Masyarakat Mandailing merupakan masyarakat agraris yang patrilineal. Sebagian besar warganya bertempat tinggal di daerah pendesaan dan hidup sebagai petani dengan mengolah sawah dan mengerjakan kebun karet, kopi, kulit manis, dsb.
Sampai pada masa pemerintahan kolonial Belanda penduduk di kawasan Mandailing Godang dipimpin oleh raja-raja dari marga (clan) Nasution, sedangkan penduduk di kawasan Mandailing Julu dipimpin oleh raja-raja dari marga Lubis. Pada masa itu di kedua kawasan tersebut terdapat banyak kerajaan tradisional yang kecil-kecil berupa komunitas yang dinamakan Huta atau Banua. Masing-masing mempunyai kesatuan teritorial dan pemerintahan yang otonom.
Eksistensi masyarakat Mandailing sebagai suku bangsa atau kelompok etnis diperlihatkan dan dikukuhkan oleh kenyataan bahwa masyarakat Mandailing mempunyai kesatuan kebudayaan dan juga bahasa sendiri yang membuatnya berbeda atau dapat dibedakan dari suku bangsa yang lain. Dan juga karena warga masyarkat Mandailing menyadari adanya identitas dan kesatuan kebudayaan mereka sendiri yang membuat mereka (merasa) berbeda dari warga masyarakat yang lain.
Secara historis, eksistensi atau keberadaan suku bangsa Mandailing didukung oleh kenyataan disebut nama Mandailing dalam puluh atau syair ke-13 kitab Nagarakretagama yang ditulis oleh Prapanca sekitar tahun 1365 (abad ke-14). Dalam hal ini, Said (tanpa tahun:9) antara lain mengemukakan bahwa "teks sair ke-13 Negarakertagama tersebut dalam huruf Latin bahasa Kawi, dapat dikutip sebagian sebagai berikut:
"Lwir ning nuasa pranusa pramuka sakahawat kaoni ri Malayu/ ning Jambi mwang Palembang i Teba len Darmmacraya tumut/ Kandis, Kahwas Manangkabwa ri Siyak i Rekan Kampar mwang Pane/ Kampe Haru athawa Mandahiling i Tumihang Perlak mwang i Barat//"

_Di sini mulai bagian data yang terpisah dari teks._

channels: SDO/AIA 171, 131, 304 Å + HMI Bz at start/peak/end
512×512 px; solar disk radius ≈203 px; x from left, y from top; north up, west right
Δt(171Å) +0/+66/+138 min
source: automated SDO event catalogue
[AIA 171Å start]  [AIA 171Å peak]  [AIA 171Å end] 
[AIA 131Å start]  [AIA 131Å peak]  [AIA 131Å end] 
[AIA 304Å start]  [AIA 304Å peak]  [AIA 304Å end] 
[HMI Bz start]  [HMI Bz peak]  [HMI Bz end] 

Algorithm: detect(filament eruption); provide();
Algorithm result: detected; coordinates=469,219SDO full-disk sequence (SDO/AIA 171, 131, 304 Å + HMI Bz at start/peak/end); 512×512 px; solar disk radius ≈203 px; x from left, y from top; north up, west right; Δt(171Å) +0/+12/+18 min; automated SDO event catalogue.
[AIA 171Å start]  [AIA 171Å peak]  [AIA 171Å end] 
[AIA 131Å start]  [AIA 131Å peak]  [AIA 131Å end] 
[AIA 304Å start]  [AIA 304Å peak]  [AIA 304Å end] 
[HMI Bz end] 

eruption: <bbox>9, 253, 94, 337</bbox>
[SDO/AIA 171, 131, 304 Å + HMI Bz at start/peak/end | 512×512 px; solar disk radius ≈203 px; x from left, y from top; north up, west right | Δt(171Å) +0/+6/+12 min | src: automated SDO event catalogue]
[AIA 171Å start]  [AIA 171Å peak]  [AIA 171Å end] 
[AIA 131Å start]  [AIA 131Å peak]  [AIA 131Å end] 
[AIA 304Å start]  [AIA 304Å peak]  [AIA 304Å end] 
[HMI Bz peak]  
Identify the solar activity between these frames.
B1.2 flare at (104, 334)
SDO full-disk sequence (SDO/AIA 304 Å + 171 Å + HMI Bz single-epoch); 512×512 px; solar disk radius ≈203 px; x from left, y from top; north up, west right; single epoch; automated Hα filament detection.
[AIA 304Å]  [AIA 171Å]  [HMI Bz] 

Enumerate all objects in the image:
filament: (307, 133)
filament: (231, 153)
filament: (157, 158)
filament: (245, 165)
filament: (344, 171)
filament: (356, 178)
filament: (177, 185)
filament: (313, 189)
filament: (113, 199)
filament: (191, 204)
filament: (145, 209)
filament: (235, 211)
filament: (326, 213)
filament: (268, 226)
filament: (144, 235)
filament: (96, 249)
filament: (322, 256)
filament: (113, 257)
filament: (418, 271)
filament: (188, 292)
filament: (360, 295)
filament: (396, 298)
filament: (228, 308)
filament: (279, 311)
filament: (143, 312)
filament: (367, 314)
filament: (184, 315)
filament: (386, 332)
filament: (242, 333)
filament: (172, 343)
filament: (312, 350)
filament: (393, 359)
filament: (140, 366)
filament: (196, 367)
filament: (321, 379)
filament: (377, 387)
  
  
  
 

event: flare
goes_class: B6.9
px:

Seperti terlihat pada teks tersebut ekspansi Majapahit ke Malaya (Sumatra) merata sejak Jambi, Palembang, Muara Tebo, Darmasraya, Haru, Mandahiling, jelasnya Mandailing. Meperhatikan bahwa nama Mandailing tidak ada duanya di Indonesia, maka yang dimaksud tidak lain dari Mandailing yang lokasinya di Tapanuli Selatan. Demikian dikemukan oleh Said. 2. Budaya Mandailing2.1. Sistem Sosial, Adat Istiadat dan Pemerintahan Dalam waktu yang terbatas tentu tidak dapat dibicarakan budaya Mandailing secara keseluruhan. Oleh karena itu yang akan dibicarakan pada kesempatan ini hanyalah sebagian kecial dari unsur dan aspeksnya saja.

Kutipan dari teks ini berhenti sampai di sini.